Gold market may oversell
Mr. Erb made those comments to Mark Hulbert over at MarketWatch. The $350 number is based on the fair value of gold which he estimates at $825 in today’s market. Erb says that in bear markets gold gets oversold as risks of a falling price drive out those looking to secure their savings in the metal and protect from inflation.
The $350 bear target is based on the selling of gold during the crash in the price of the metal in the 1970s and 1990s. Mr. Erb says that gold bulls are going through the stages of grief right now. When he published his first report with Duke University professor Campbell Harvey, they were in denial.
Now they’ve moved onto bargaining. When the price of the metal dips below $1000 they’ll get angry and once it’s crossed the $825 level on its way to $350 they’ll start into depression and finally acceptance.
Mr. Erb’s $350 price target may seem like a bit much, but targets of $1,000 or less have become common in the weeks since the price of gold hit its current slide. Buyers of the SPDR Gold Trust (ETF) have felt every bump on the way down.
Gold heads lower
With a rate rise coming before the end of the year, at least if the ho-hum report from the Fed on Wednesday is anything to go by, an more on the way in the years ahead, Wall Street appears to be turning on gold.

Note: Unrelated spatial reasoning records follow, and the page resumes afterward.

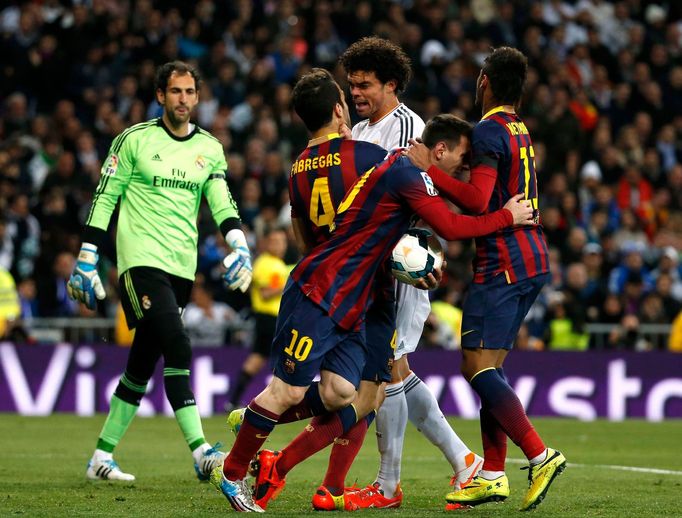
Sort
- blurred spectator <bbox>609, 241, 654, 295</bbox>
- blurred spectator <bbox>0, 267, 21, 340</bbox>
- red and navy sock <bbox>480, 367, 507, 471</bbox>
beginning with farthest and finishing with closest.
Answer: blurred spectator <bbox>609, 241, 654, 295</bbox> → blurred spectator <bbox>0, 267, 21, 340</bbox> → red and navy sock <bbox>480, 367, 507, 471</bbox>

Ramin Nakisa of UBS appeared on CNBC on Thursday and called gold a “wasting market.” He said that the lack of a gold bump from the crisis in Greece was very telling for the future of the metal. Normally, says Nakisa, a small crisis like that would send investors to gold for safety. That simply didn’t happen in 2015.
Those with a love for gold, and a hefty part of their savings in SPDR Gold Trust (ETF) shares, will be hoping that the most bearish of Wall Street analysts are wrong, but it’s clear that the dynamics that drove the price of the ETF to more than $180 in 2011 are no longer driving the market.
The price of gold was up by a fraction on Thursday morning, but was still trading below the $1,100 level that was seen as a key support level until very recently.